▶ [TEXTO PROPORCIONADO]:

##########

Dicen que la historia la escriben los vencedores. En cierto modo, es normal, los vencidos suelen recluirse a llorar por lo perdido, a mirar pasar las oportunidades desde el borde del camino, jugando a sumar y restar de nuevo operaciones que nunca darán saldo positivo. Esa obsesión por recalcular las derrotas es lo que marca la diferencia, porque no es vencedor quien cuenta sus batallas por victorias sino quien vive el presente desde la confianza, quien se conoce a sí mismo y aguarda lo nuevo sin aferrarse al pasado.
Cuando el vencido ha comenzado a serlo antes de que termine la batalla, cuando la da por terminada y tira la toalla, cuando elige dejar de ser presencia, escapar de toda responsabilidad, solo le queda reclamar su derecho al pataleo y a la lamentación, haciéndolos justificación de sus decisiones equivocadas. Podríamos llamar valientes a todos los que esquivan desafíos, adornar sus tumbas prematuras de frescas flores que oculten el olor de sus derrotas, sumarnos a su llanto, escandalizarnos por la injusticia que les hizo sentirse fracasados. Podríamos reescribir su historia, haciéndola pasar por prudentes pasos hacia una victoria mayor. Pero no podemos ocultar que en todos los retos no afrontados se han ido convirtiendo en vencidos lentos.

##########

▶ [EXTRACTOS DE REGISTROS]:
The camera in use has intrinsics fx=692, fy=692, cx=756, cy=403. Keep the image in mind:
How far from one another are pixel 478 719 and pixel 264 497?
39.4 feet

##########

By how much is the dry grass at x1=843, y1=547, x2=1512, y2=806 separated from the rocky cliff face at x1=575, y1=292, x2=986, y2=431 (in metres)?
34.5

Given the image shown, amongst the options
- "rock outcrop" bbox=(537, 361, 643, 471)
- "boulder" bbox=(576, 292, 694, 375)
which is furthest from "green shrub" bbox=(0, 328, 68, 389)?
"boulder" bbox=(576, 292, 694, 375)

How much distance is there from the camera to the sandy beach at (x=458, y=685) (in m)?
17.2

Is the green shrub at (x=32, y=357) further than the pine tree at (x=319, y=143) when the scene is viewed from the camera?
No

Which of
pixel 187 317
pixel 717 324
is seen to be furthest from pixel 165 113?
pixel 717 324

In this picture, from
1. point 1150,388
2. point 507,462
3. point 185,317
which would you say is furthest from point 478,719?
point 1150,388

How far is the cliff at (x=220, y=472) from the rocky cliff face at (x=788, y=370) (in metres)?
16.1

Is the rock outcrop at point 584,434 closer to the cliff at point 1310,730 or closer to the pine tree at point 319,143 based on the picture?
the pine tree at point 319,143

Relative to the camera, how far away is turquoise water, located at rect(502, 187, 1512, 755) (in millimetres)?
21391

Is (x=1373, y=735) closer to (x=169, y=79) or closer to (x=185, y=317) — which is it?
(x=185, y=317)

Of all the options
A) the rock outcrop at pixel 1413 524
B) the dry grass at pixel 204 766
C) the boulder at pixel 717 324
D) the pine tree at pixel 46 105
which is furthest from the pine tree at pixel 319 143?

##########

Copie literalmente el fragmento del texto sobre vencedores y vencidos que comienza con "Cuando el vencido" y continúa hasta "en vencidos lentos.", ambos incluidos.

▶ [SOLUCIÓN PROPUESTA]:
Cuando el vencido ha comenzado a serlo antes de que termine la batalla, cuando la da por terminada y tira la toalla, cuando elige dejar de ser presencia, escapar de toda responsabilidad, solo le queda reclamar su derecho al pataleo y a la lamentación, haciéndolos justificación de sus decisiones equivocadas. Podríamos llamar valientes a todos los que esquivan desafíos, adornar sus tumbas prematuras de frescas flores que oculten el olor de sus derrotas, sumarnos a su llanto, escandalizarnos por la injusticia que les hizo sentirse fracasados. Podríamos reescribir su historia, haciéndola pasar por prudentes pasos hacia una victoria mayor. Pero no podemos ocultar que en todos los retos no afrontados se han ido convirtiendo en vencidos lentos.